» What is expected
In the passage on restaurant trends, what share of all restaurant dollars do digital orders currently account for?

» Passage
The average check on deal visits is higher than on non-deal visits and is rising at a similar rate. This supports the earlier statement that a deal does not necessarily mean a low price, just good value. In other words, it’s possible to get people to spend more to get a good deal — for example, offering something for free (delivery, dessert, appetizer) if a minimum threshold is met.

Delivering the Goods
The obvious behaviour that comes to the forefront during this time is increased delivery use. The question on everybody’s mind is how much of this behaviour will carry over post-COVID-19. Will the operators who are new to delivery realize its value and continue to support it? Will consumers who are new to delivery continue to order or will they go back to their previous ways?

Delivery has been one of the fastest-growing segments of the market for several years and represents 300-million visits, or four per cent of total visits. Over the past year, delivery was up 19 per cent and represented about half of all market-visit growth.

According to research company CivicScience, the biggest growth in delivery in the U.S. market at this time is displaced office workers working from home. CivicScience also reports that while people are ordering more delivery, they’re also tipping their drivers more, which is good news for frontline workers.

Tech Talk
Technology is the engine that drives all of the above trends — from the delivery boom to the rise in dealing. But technology also facilitates additional trends, such as touchless payment, which currently accounts for less than two per cent of all transactions. This form of payment is expected to climb as consumers continue to exercise caution around touching surfaces in public places or handling money.

Pre-ordering has also risen in popularity, even before the COVID-19 crisis began. In fact, digital orders currently account for six per cent of all restaurant dollars and have been climbing faster than any other segment of the market for about three years.

Customer interaction through social media allows restaurants to communicate with their customers, even if they are closed or on reduced service through this crisis.
Location, location, location

According to the NPD Group ReCount census of restaurant locations, there are approximately 65,000 commercial restaurants in Canada. And, while independent restaurant counts peaked in 2008 — followed by declines every year since — chains continue to grow, although the overall number of restaurants is down about 7,000, or just under 10 per cent in about 10 years. Restaurants Canada suggests another 10 per cent closed at the start of this crisis and many more are on the verge of shuttering.

Amid these closures, independents have actually grown share of visits in recent years and those remaining open are stronger than ever as consumers gravitate towards the unique and authentic dining experiences offered by independent operators. In fact, a recent study completed in the U.S. by CivicScience indicates consumers are looking for ways to support their local businesses during, and after, this crisis. While this is a difficult time for independent restaurants, those able to survive the hardship should come out stronger on the other side.

» Entries shown
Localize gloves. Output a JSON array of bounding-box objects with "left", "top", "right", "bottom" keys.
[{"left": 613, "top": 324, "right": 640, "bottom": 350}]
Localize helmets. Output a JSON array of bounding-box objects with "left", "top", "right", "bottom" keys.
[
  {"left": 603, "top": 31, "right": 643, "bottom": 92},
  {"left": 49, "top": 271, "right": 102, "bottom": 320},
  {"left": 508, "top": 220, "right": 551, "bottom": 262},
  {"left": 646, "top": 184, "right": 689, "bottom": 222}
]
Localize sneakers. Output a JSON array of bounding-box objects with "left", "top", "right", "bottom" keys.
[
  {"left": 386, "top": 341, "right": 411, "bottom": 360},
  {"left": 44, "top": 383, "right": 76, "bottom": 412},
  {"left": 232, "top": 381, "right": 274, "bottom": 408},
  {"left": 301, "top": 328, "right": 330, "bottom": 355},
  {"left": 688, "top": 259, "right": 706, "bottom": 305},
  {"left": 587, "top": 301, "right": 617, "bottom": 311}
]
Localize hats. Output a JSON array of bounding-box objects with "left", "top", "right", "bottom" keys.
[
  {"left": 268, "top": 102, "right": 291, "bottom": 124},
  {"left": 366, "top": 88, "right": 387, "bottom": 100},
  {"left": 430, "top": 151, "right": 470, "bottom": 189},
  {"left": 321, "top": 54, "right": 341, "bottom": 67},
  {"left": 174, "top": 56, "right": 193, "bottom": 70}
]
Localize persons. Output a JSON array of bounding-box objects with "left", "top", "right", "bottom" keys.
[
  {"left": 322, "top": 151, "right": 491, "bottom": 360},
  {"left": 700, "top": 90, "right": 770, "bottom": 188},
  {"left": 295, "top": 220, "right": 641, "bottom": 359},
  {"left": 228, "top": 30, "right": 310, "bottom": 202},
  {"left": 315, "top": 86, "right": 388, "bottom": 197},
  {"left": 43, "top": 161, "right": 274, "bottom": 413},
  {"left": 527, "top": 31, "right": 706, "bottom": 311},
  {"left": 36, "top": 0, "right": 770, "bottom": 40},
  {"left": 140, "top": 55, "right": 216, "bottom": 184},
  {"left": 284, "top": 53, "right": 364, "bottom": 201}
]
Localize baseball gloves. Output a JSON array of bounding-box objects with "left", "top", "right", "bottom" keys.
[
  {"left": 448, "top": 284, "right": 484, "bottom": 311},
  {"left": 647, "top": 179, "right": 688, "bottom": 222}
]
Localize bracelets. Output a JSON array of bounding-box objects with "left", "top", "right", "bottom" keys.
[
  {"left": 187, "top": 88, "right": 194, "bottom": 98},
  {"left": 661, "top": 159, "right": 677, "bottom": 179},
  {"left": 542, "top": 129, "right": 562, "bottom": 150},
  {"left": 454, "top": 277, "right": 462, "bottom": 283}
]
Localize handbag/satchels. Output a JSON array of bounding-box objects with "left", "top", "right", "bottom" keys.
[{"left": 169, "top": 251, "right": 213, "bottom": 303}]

» Completed task
Six percent.